* [Document section]:

=== Section Start ===

Forget last week’s feud between the Portman Group and Tiny Rebel over the design of the brewer’s Cwtch beer can.
There’s a more insidious booze trend with greater potential to encourage underage drinking. At least, that’s the message from leading medical practitioner Professor Sir Ian Gilmore, director of the Liverpool Centre for Alcohol Research at Liverpool University and chairman of Alcohol Health Alliance UK.
This weekend, he expressed fears about boozy seltzer – alcoholic sparkling water that’s trendy as hell right now, sparked by the sensational rise of White Claw in the US. The low-calorie brand grew year-on-year sales this summer by 283% to $327.7m (£249m) amid massive demand from younger drinkers bored with beer and in search of a healthier alternative.
White Claw isn’t in the UK (at least not yet), but lesser known brands are. Last month, for instance, drinks giant AB InBev launched Mike’s Hard Water. Like its rivals, it comes in a canned range of fruity flavours with an abv of 5%. And that is what’s troubling Gilmore.
“The products are masquerading as sparkling water drinks with fruit flavours when they are as strong as a beer or lager,” Gilmore told The Sunday Times, likening the situation to the alcopops scare of the 1990s.
Back then, it was Hooper’s Hooch and such that fuelled concerns about underage drinking. Children would be attracted by the sweet flavours and cartoon-like marketing, critics warned at the time – not entirely without justification.

=== Section End ===

* [Collected material]:

=== Section Start ===

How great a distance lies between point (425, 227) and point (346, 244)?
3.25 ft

=== Section End ===

* [Prompt 1]:
Answer from the article on alcoholic seltzer:
(a) By what percentage did White Claw's year-on-year sales grow this summer?
(b) What product did AB InBev launch last month?
(c) Which product does the article name as fueling concerns about underage drinking in the 1990s?
* [Prompt 2]: Supply the next part of the article on alcoholic seltzer, starting after its last sentence.
The listing plays no part in this exercise.

* [Task output 1]:
(a) 283%
(b) Mike's Hard Water
(c) Hooper's Hooch

* [Task output 2]:
Hard seltzers, on the other hand, don’t have quite the same appeal. They don’t contain sugar and are very lightly flavoured. Their packaging is stylish, not childish, and they are clearly labelled as booze. It’s somewhat disingenuous to suggest the drinks are “masquerading” as anything – particularly since they’re yet to incur the Portman Group’s wrath.
Gilmore, one could argue, is being a touch overdramatic. Under-18s aren’t known as big seltzer drinkers. Energy drinks have far greater appeal – being loaded with sugar and caffeine, and not age-restricted by law. Heck, aren’t even RTD cocktails more of a worry? They’re sweet, brightly packaged and widely available.
Mike’s Hard Water and the like, meanwhile, are a niche prospect. They aren’t listed in any of the big supermarkets. So, it’s difficult to believe right now that such drinks are likely to reverse the dramatic decline in underage drinking reported by the NHS. Nor do they seem a major threat to the sobriety trend that has seen shoppers take home an extra £26m-worth of low and no alcohol options [Kantar 52 w/e 14 July 2019].
But say alcoholic fizzy waters do go mainstream. How could the grocery industry ensure they don’t fall into young hands? Gilmore suggests banning the word “water” in brand names and marketing. Well, that would be one (rather contrived) solution.
The alternative, however, is simpler and more effective: retailers could obey the law by not selling booze to kids.